Leading employment indicators of a slowdown or recession

I am still highlighting these because of their leading nature for the economy overall.  These were mixed but more positive than negative: 
  • the average manufacturing workweek decreased to 40.2 hours. This is one of the 10 components of the LEI.
  • Manufacturing jobs increased by 21,000. YoY manufacturing has still lost -561,000, or 4.4% of the total. About 60% of the total loss of 10.6% has been regained.
  • Construction jobs decreased by 61,000 (probably reflecting poor weather, even for winter, in places like Texas in February) . YoY -175,000 construction jobs have been lost, 4.0% of the total. About 75% of the worst loss of 15.2% loss has been regained.
  • Residential construction jobs, which are even more leading, *rose* by 5,300. YoY there have been actual job gains, and employment in this sector is at another new 10 year+ high.
  • temporary jobs increased by 52,700. YoY, there have still been 175,100 jobs lost, or 6% of all temporary help jobs.
  • the number of people unemployed for 5 weeks or less declined by -93,000 to 2.185 million, compared with last April’s total of 14.283 million.
  • Professional and business employment rose by 63,000, which is still 771,000, or about 3.6% below its peak one year ago.

Wages of non-managerial workers
  • Average Hourly Earnings for Production and Nonsupervisory Personnel: rose $0.04 to $25.19, which is a 5.1% YoY gain. This is at a level not seen in the past 10 years outside of the first months of this pandemic and also January. Relative gains in this measure reflect that job losses during the pandemic have occurred primarily among lower wage earners.

Aggregate hours and wages:
  • the index of aggregate hours worked for non-managerial workers declined by -0.8%, with a YoY loss of -6.3%.
  •  the index of aggregate payrolls for non-managerial workers declined by -0.7%, with a YoY loss of -0.8%. Still, about 90% of the loss from last February to April has been made back up.

Other significant data:
  • Full time jobs gained 301,000 in the household report.
  • Part time jobs declined 456,000 in the household report.
  • The number of job holders who were part time for economic reasons increased by 134,000 to 6.088 million, with a YoY increase of 1,690,000, or 39.5%.


This was generally a positive report, with resumed good growth in the headline employment number and another decline in the unemployment rate. Most internals were positive, including the manufacturing, residential construction, and temporary employment sectors, with a decline in both temporary and permanent layoffs, and an increase in full time jobs. 

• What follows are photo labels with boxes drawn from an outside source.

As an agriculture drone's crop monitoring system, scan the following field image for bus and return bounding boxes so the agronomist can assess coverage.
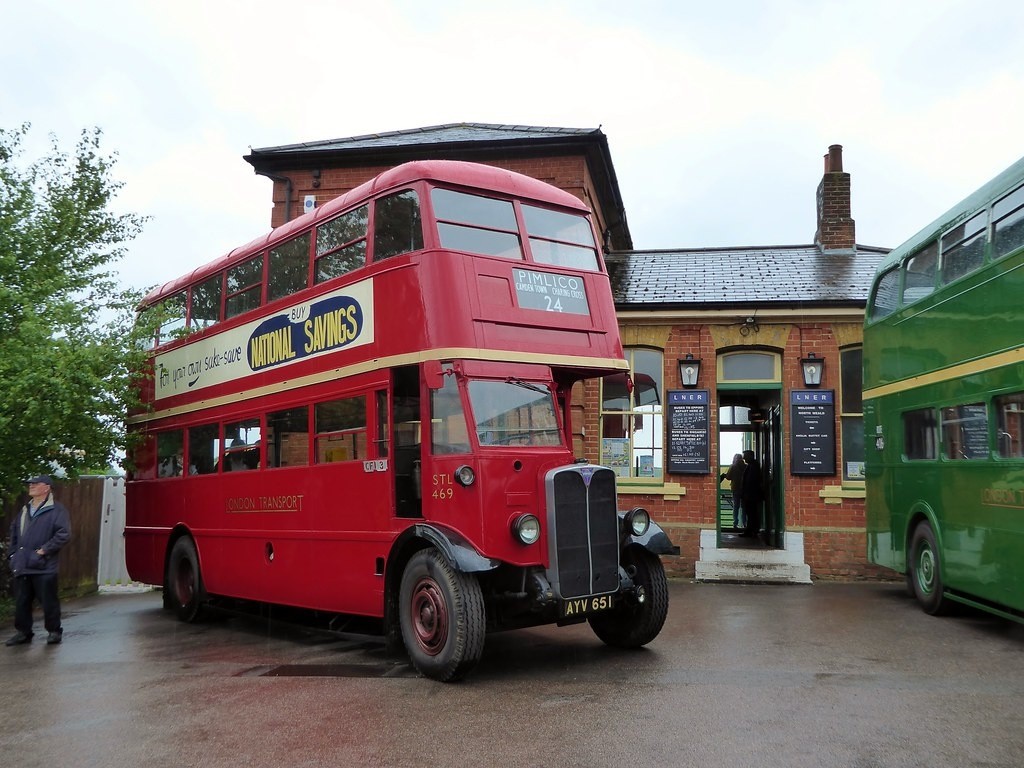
[862,157,1024,626]
[123,160,683,684]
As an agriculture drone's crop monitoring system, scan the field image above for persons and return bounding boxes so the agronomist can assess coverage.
[245,439,260,469]
[726,454,748,529]
[738,450,761,538]
[5,476,70,646]
[214,438,249,473]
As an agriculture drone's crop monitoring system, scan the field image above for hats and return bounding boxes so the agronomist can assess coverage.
[25,475,54,489]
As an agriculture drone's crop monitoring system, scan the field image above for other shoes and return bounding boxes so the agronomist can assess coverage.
[6,631,34,646]
[738,533,750,537]
[743,525,747,528]
[733,524,738,528]
[47,626,63,643]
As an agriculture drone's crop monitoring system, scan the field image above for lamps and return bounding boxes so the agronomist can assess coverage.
[677,353,701,388]
[800,351,824,386]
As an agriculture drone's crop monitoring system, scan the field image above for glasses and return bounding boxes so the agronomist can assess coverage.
[178,452,183,456]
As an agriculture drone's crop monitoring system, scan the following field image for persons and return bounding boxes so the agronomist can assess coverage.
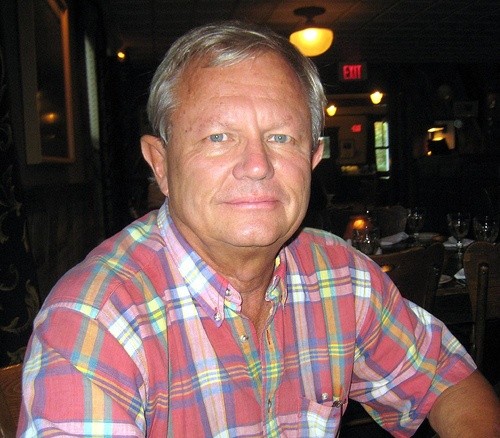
[16,20,500,438]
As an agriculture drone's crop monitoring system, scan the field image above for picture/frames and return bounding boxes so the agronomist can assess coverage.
[18,0,77,165]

The negatives were the surprise decline in the manufacturing workweek, and anomalous declines in both aggregate hours and payrolls. Involuntary part time employment also rose slightly. I am discounting the decline in construction jobs for weather-related reasons.

We are still about 9.5 Million jobs behind where we were one year ago just before the pandemic hit. Even if we were to continue adding jobs at this month’s rate, it would take 2 full years just to get back to that level. The good news, I think, is that with vaccinations picking up speed, the economy is set to really surge by summertime, and hopefully there will be even stronger jobs growth as that happens.